Bernhardt und Liebhart: Bilder werden schneller und mit geringerer kognitiver Anstrengung wahrgenommen und verarbeitet als textbasierte Informationen, sie werden leichter erinnert und sie weisen ein höheres Aktivierungspotenzial auf. Dieser sogenannte "picture superiority effect" führt vor allem bei einem wenig involvierten Publikum dazu, dass in der politischen Kommunikation verstärkt auf visuelle Signale geachtet wird. Dazu kommt eine tendenziell stärkere Glaubwürdigkeit nonverbaler Informationen. Bilder lassen sich auch nicht durch Argumente entkräften, sondern allenfalls durch alternative Bilder.
Bilder begegnen uns in der politischen Kommunikation jedoch kaum isoliert, stattdessen werden Mischformen aus Bild, Text und Ton in einem Zusammenspiel wahrgenommen und erfasst. Und die Bedeutung erschließt sich vor allem auch aus dem jeweiligen Kontext.
uni:view: Das Buch enthält mehrere Beispiele aus Wahlkämpfen der letzten Jahre. Was waren die wesentlichsten Veränderungen?
Bernhardt und Liebhart: Wahlkämpfe werden heute in einer Form geführt, die Online- und Offlinekommunikation miteinander verbindet. Für Parteien und Politiker*innen ergeben sich dadurch vielfältige Möglichkeiten der Zielgruppenansprache und selbstverständlich auch der Verbreitung von Bildmaterial. Bilder werden – wie beispielsweise im Bundespräsidentschaftswahlkampf 2016 von Alexander Van der Bellen – in eine biografische Erzählung eingebunden, um Kandidat*innen mit ihren Eigenschaften, Positionen und Zielen zu präsentieren. In Sozialen Netzwerken wiederum beteiligen sich User*innen an der Diskussion um den Wahlkampf, teilen und kommentieren Bilder oder verändern sie, um daraus eigene Botschaften in Meme-Form zu machen.
Das Gewinnspiel ist bereits verlost. Doch die gute Nachricht: In der Universitätsbibliothek stehen die Bücher interessierten LeserInnen zur Verfügung:
1 x "Wie Bilder Wahlkampf machen" von Petra Bernhardt und Karin Liebhart
1 x "Demagogue für President: The Rhetorical Genius of Donald Trump" von Jennifer Mercieca (derzeit nicht verfügbar)
■ ■ ■ ■ ■ ■ ■
=== AUFGABENLISTE ===
1) Gib aus dem Interview über Bilder im Wahlkampf wörtlich den Abschnitt wieder, der mit „Bernhardt und Liebhart: Bilder“ beginnt und bis einschließlich „dem jeweiligen Kontext.“ reicht.
2) Wodurch lassen sich Bilder laut dem Interview über Bilder im Wahlkampf allenfalls entkräften?
3) Schreibe das Interview über Bilder im Wahlkampf weiter, und zwar ab der Stelle, an der es endet.
Die Zeilen darunter stammen aus einer anderen Quelle.
■ ■ ■ ■ ■ ■ ■
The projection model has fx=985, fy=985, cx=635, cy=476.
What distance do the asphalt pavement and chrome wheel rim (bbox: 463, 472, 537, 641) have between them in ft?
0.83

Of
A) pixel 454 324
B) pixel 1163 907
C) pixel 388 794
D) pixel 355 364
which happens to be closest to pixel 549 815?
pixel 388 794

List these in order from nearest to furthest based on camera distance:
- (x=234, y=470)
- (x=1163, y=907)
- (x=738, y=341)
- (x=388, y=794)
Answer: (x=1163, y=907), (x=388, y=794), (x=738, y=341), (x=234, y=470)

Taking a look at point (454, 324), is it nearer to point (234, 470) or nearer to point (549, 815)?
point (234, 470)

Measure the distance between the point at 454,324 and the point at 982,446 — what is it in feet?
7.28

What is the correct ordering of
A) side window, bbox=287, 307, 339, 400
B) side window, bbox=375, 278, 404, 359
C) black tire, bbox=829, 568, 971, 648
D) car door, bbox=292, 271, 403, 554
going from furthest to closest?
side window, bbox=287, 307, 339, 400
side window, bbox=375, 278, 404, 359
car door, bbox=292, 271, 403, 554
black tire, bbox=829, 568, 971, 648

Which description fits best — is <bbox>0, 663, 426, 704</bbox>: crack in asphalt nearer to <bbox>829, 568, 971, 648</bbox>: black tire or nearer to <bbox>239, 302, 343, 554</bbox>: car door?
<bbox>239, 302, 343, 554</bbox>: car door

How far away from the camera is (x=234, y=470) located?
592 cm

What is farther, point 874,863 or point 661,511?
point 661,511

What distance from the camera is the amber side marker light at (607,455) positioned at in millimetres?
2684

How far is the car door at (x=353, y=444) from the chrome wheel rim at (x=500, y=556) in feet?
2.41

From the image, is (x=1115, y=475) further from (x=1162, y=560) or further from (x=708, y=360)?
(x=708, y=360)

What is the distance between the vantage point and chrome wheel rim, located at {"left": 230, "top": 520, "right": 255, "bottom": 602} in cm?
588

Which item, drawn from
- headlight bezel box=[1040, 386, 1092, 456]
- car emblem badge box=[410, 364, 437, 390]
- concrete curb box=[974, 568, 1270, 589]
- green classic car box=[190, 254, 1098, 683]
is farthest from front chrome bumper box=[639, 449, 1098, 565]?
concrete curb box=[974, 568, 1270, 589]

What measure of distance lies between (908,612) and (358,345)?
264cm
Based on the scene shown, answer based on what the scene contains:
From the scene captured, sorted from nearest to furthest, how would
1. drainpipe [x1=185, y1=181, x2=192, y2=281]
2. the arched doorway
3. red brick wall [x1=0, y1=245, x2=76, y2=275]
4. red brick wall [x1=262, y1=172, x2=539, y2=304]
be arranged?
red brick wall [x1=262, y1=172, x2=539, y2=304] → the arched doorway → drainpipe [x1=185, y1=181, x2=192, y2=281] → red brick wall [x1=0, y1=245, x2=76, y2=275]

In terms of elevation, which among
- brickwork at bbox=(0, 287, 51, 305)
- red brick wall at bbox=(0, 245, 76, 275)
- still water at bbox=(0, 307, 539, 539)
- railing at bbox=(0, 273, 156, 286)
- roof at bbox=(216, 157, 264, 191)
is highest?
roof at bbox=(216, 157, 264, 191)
■ ■ ■ ■ ■ ■ ■
=== ANTWORTEN ===
1)
Bernhardt und Liebhart: Bilder werden schneller und mit geringerer kognitiver Anstrengung wahrgenommen und verarbeitet als textbasierte Informationen, sie werden leichter erinnert und sie weisen ein höheres Aktivierungspotenzial auf. Dieser sogenannte "picture superiority effect" führt vor allem bei einem wenig involvierten Publikum dazu, dass in der politischen Kommunikation verstärkt auf visuelle Signale geachtet wird. Dazu kommt eine tendenziell stärkere Glaubwürdigkeit nonverbaler Informationen. Bilder lassen sich auch nicht durch Argumente entkräften, sondern allenfalls durch alternative Bilder.
Bilder begegnen uns in der politischen Kommunikation jedoch kaum isoliert, stattdessen werden Mischformen aus Bild, Text und Ton in einem Zusammenspiel wahrgenommen und erfasst. Und die Bedeutung erschließt sich vor allem auch aus dem jeweiligen Kontext.

2) Durch alternative Bilder.

3)
uni:view: Welches Buch empfehlen Sie unseren Leser*innen?
Bernhardt und Liebhart: Wir möchten das Buch "Demagogue für President: The Rhetorical Genius of Donald Trump" der Autorin Jennifer Mercieca empfehlen, das 2020 erschienen ist.
uni:view: Einige Gedanken, die Ihnen spontan zu diesem Buch einfallen?
Bernhardt und Liebhart: Die Autorin beschäftigt sich mit sechs rhetorischen Strategien, die Donald Trump während seiner Präsidentschaftskampagne verwendet hat. Anhand zahlreicher Beispiele aus Trumps Auftritten geht sie der Frage nach, warum diese Strategien so erfolgreich waren.
uni:view: Sie haben den letzten Satz gelesen, schlagen das Buch zu. Was bleibt?
Bernhardt und Liebhart: Donald Trumps Sprache wird oft als lächerlich abgetan. Dadurch wird ihr Gefahrenpotenzial unterschätzt. Jennifer Mercieca macht deutlich, dass genaues Hinhören und Hinschauen notwendig sind, um vermeintlich Banales verstehen zu können.
Petra Bernhardt und Karin Liebhart forschen und lehren am Institut für Politikwissenschaft der Fakultät für Sozialwissenschaften an der Universität Wien. Beide Wissenschafterinnen sind Mitglieder der Forschungsgruppe Visual Studies in den Sozialwissenschaften.